Let’s look at the Worst 5%…
subset(countries.Changes,
Agriculture.Changes < quantile(Agriculture.Changes, probs = 0.05, na.rm = TRUE))
## Country Forest.Changes Agriculture.Changes
## 74 Greece 3.52 -40.73701
## 90 Ireland 3.31 -19.55291
## 119 Malta NA -12.50000
## 136 New Zealand 2.19 -16.97619
## 152 Puerto Rico 0.45 -26.26832
## 157 Saint Kitts and Nevis 0.00 -26.92308
## 158 Saint Lucia 0.00 -14.75410
## 192 Tuvalu 0.00 -33.33333
## 203 Virgin Islands (U.S.) -5.88 -11.42857
I can’t found anything about drastic changes on those countries so I’m going to treat them as outliers. What about other outliers?
subset(countries.Changes,
Agriculture.Changes > quantile(Agriculture.Changes, probs = 0.95, na.rm = TRUE))
## Country Forest.Changes Agriculture.Changes
## 21 Benin -8.78 11.29995
## 43 Comoros -3.76 10.75269
## 53 Djibouti 0.00 17.34254
## 72 Ghana -8.48 10.96511
## 137 Nicaragua -11.12 10.59498
## 162 Sao Tome and Principe 0.00 13.54167
## 163 Saudi Arabia 0.00 23.36895
## 166 Sierra Leone -4.05 11.17006
## 202 Vietnam 10.96 11.76071
It seems that Saudi Arabia had an amazing increase in its agriculture without even cutting a single tree.
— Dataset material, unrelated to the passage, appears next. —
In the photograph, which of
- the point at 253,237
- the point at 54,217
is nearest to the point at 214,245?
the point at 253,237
Not so sure about other outliers…
ggplot(subset(countries.Changes,
Agriculture.Changes > quantile(Agriculture.Changes, probs = 0.05, na.rm = TRUE)),
aes(x=Forest.Changes, y=Agriculture.Changes)) +
geom_point() +
geom_smooth(method = "lm") +
ggtitle("Forest Coverage Changes vs Agriculture Coverage Changes \n between 1990 and 2005")
ggplot(subset(countries.Changes,
Agriculture.Changes > quantile(Agriculture.Changes, probs = 0.05, na.rm = TRUE) &
Country %in% south.america),
aes(x=Forest.Changes, y=Agriculture.Changes)) +
geom_point(aes(color = Country), alpha = 1/2, size = 5) +
geom_smooth(method = "lm") +
ggtitle("Forest Coverage Changes vs Agriculture Coverage Changes \n between 1990 and 2005 \n in South America")
So it seems that Latin America has a greater negative correlation in Changes than the rest of the World. That could imply indeed that Deforestation main cause is Agriculture (rather than increment of population, cities, infraestructure, etc…)
Although there seems to be a negative correlation between Forest Coverage and Agriculture Coverage, mostly in South America Countries, I feel I cannot rely in the data due to some strange outliers described above and missing data.